- Consigne -
Pouvez-vous reproduire mot pour mot le passage du récit du séisme de Port-au-Prince, ci-dessous, en partant des mots « Par Jean‐Olthène Tanisma » et en vous arrêtant après « et Gomorrhe, l’apocalypse. » ?

Par Jean‐Olthène Tanisma
Les habitants de Port-au-Prince commencent à reconstruire.
Il aura fallu environ une vingtaine de secondes, par ce radieux après‐midi du 12 janvier 2010, pour que la capitale haïtienne, Port‐au‐Prince et ses banlieues proches, s’effondrent dans leur quasi‐totalité sous l’effet d’une série de violentes secousses telluriques qui ont englouti instantanément près 200 000 personnes.
Pourtant, quelques heures plus tôt, lorsque le vol AC 950 d’Air Canada qui me ramenait de Montréal s’immobilisa sur le tarmac de l’aéroport Toussaint‐Louverture vers 14h15, j’étais loin de me douter que cette ville violemment insalubre et profondément attachante avec laquelle j’entretiens d’ailleurs une relation ambiguë d’amour et de déception depuis plus de trente ans, allait connaître à l’instar de Sodome et Gomorrhe, l’apocalypse.
Le pick‐up Isuzu à double cabine conduit par mon cousin dans lequel prenaient place trois autres passagers, filait à vive allure sur la route du sud en direction des Cayes, dévoilant à ma droite un paysage splendide avec en arrière‐plan la surface azurée de l’océan qui ondoyait, indolente et majestueuse, sur le Golfe de la Gonâve. Soulagé d’avoir franchi sans encombres le tronçon cauchemardesque de la Route des Rails, dans la partie sud‐ouest de la capitale, je revoyais encore les échanges d’accolades, de poignées de mains et de salutations avec de nombreux passagers rencontrés à bord de l’avion dont la grande majorité s’en allait à Port‐au‐Prince, à Pétion‐Ville et à Delmas, lorsque le véhicule, quelques minutes avant Grand‐Goave, devint soudain incontrôlable, sautillant dans tous les sens tel un reptile saisi brusquement par la queue.

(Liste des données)

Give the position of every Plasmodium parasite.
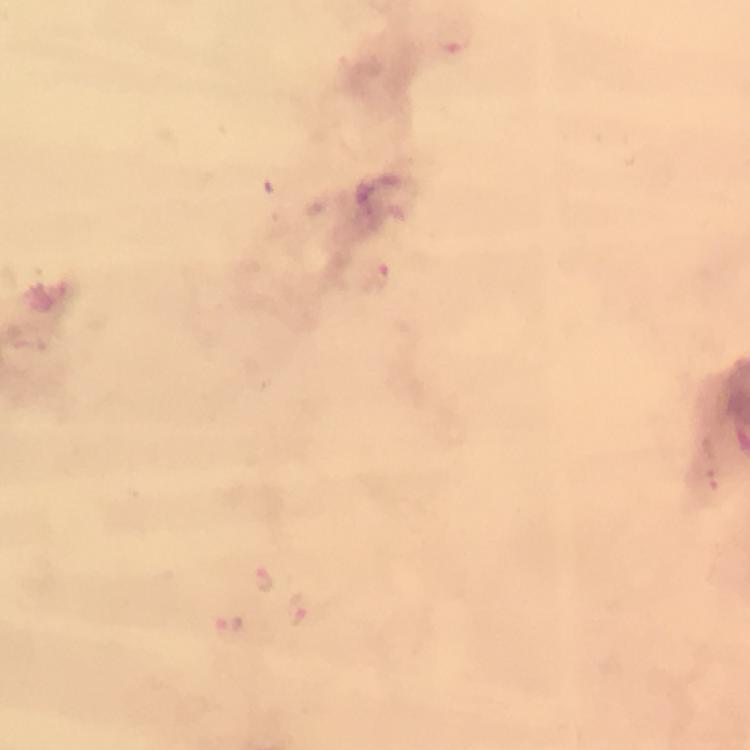
Approximate object centers, in pixels from the top-left corner.
Plasmodium parasites: (x=455, y=40), (x=377, y=278), (x=711, y=483), (x=268, y=579), (x=297, y=609), (x=231, y=624).

Summary:
  - Preparation: thick blood film
  - Image size: 750×750 pixels
  - Immersion oil: used
  - Capture: smartphone camera through the microscope
  - Magnification: 100x
  - Cropped from: a single field of view
  - Stain: Giemsa
  - Context: from a malaria diagnostic workup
Assess this cell for malaria.
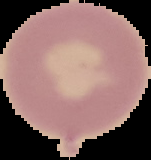

Uninfected.

Summary:
  - Image size: 151×160 pixels
  - Preparation: thin blood film
  - Image type: segmented cell region with the area outside set to black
Assess for Plasmodium parasites.
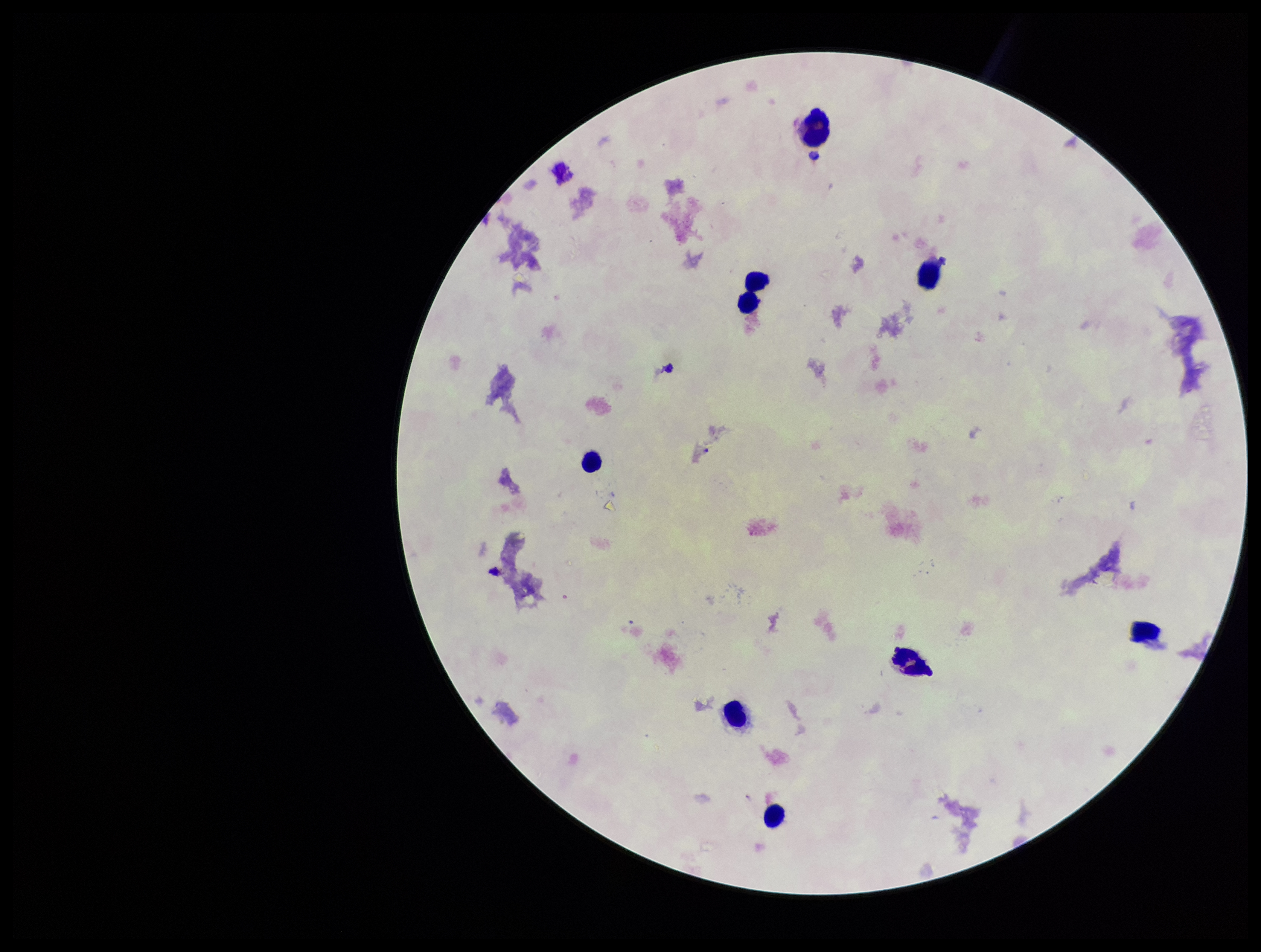
None identified.

parasite_count: 0
field_of_view: single
patient_malaria_status: negative
capture: smartphone photograph through the microscope eyepiece
leukocyte_count: 9
image_size: 1261×952 pixels
preparation: thick
stain: Giemsa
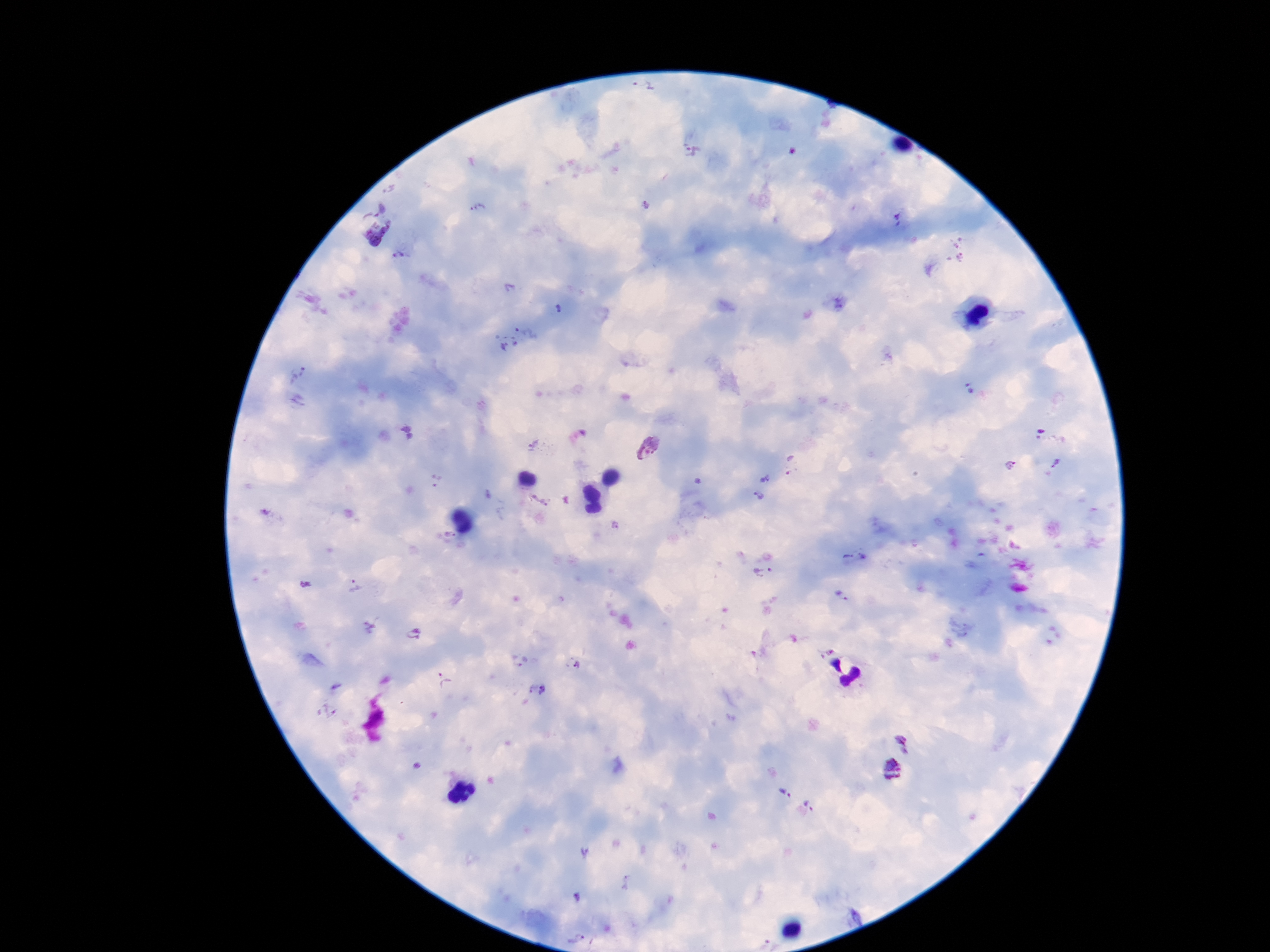
Approximate centers as {x, y} in pixels. Plasmodium parasite locations: {642, 92}, {690, 151}, {476, 210}, {898, 220}, {377, 232}, {956, 248}, {402, 258}, {515, 339}, {299, 373}, {968, 387}, {1052, 432}, {535, 445}, {646, 447}, {1057, 465}, {1010, 466}, {764, 479}, {758, 497}, {539, 500}, {450, 535}, {763, 573}, {305, 583}, {355, 586}, {842, 596}, {414, 634}, {519, 660}, {576, 666}, {445, 679}, {536, 690}, {904, 741}, {893, 770}, {783, 792}, {812, 802}, {575, 937}. Giemsa stain. Image is 1270×952 pixels. Thick blood film. One field from this slide. Patient malaria status: infected. 100x magnification. Smartphone photograph taken through the microscope eyepiece.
Report the malaria status of this cell.
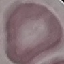

Uninfected.

Cell patch, automatically extracted from a larger field of view and resized to 64 × 64 pixels. Thin blood smear. Acquired by smartphone through the microscope eyepiece. Giemsa stain.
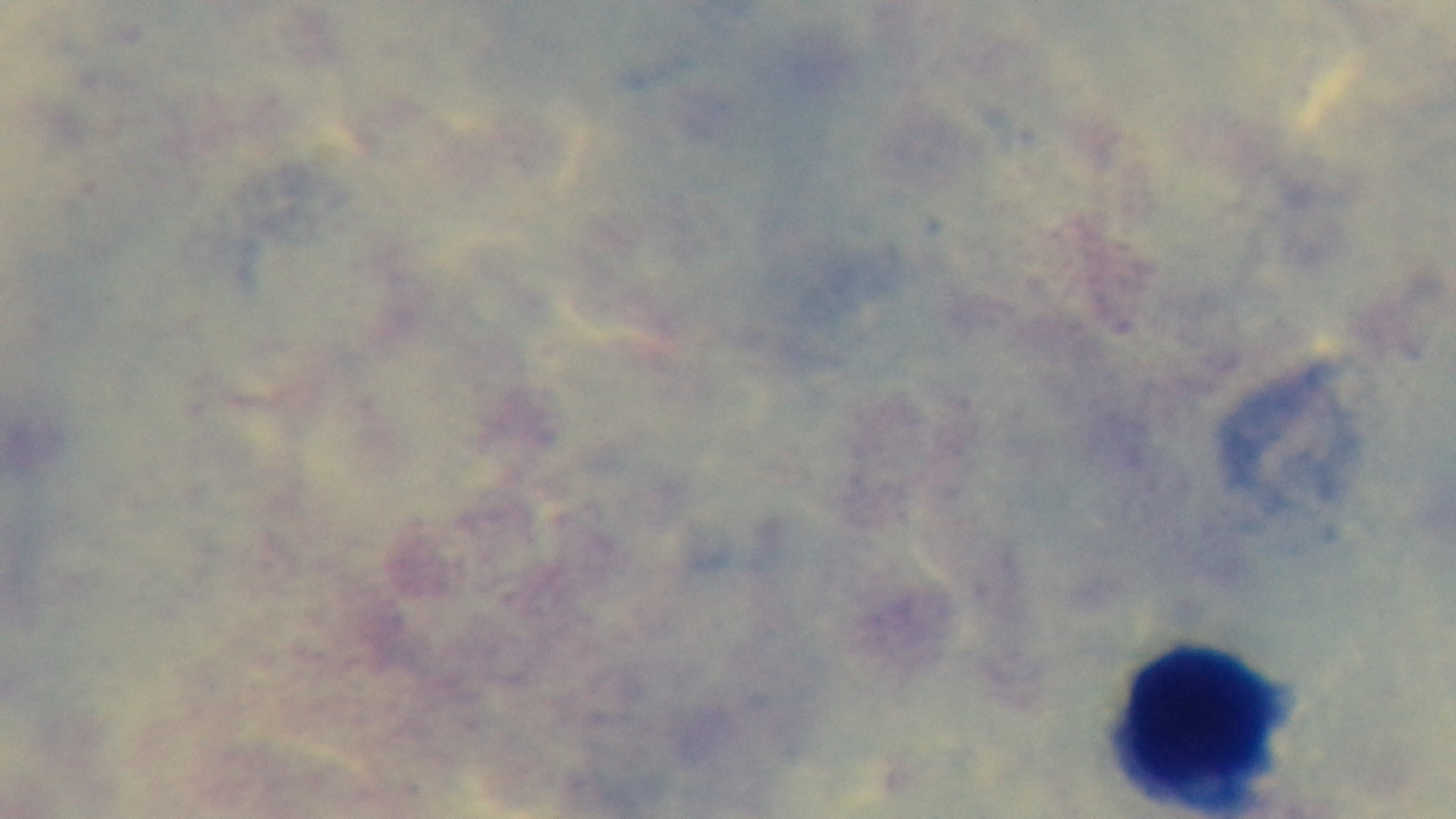

Summary:
  - Stain: Giemsa
  - Malaria status: uninfected
  - Preparation: thick blood film
  - Capture: mounted 4K digital camera
  - Field of view: one from the slide
  - Modality: light microscopy
  - Objective: 100x oil immersion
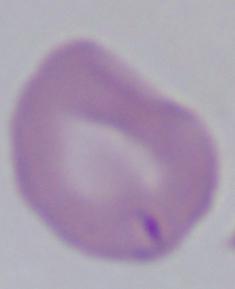

identification: Babesia
modality: photomicrograph
magnification: 1000x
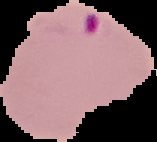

- Corrigé -
Par Jean‐Olthène Tanisma
Les habitants de Port-au-Prince commencent à reconstruire.
Il aura fallu environ une vingtaine de secondes, par ce radieux après‐midi du 12 janvier 2010, pour que la capitale haïtienne, Port‐au‐Prince et ses banlieues proches, s’effondrent dans leur quasi‐totalité sous l’effet d’une série de violentes secousses telluriques qui ont englouti instantanément près 200 000 personnes.
Pourtant, quelques heures plus tôt, lorsque le vol AC 950 d’Air Canada qui me ramenait de Montréal s’immobilisa sur le tarmac de l’aéroport Toussaint‐Louverture vers 14h15, j’étais loin de me douter que cette ville violemment insalubre et profondément attachante avec laquelle j’entretiens d’ailleurs une relation ambiguë d’amour et de déception depuis plus de trente ans, allait connaître à l’instar de Sodome et Gomorrhe, l’apocalypse.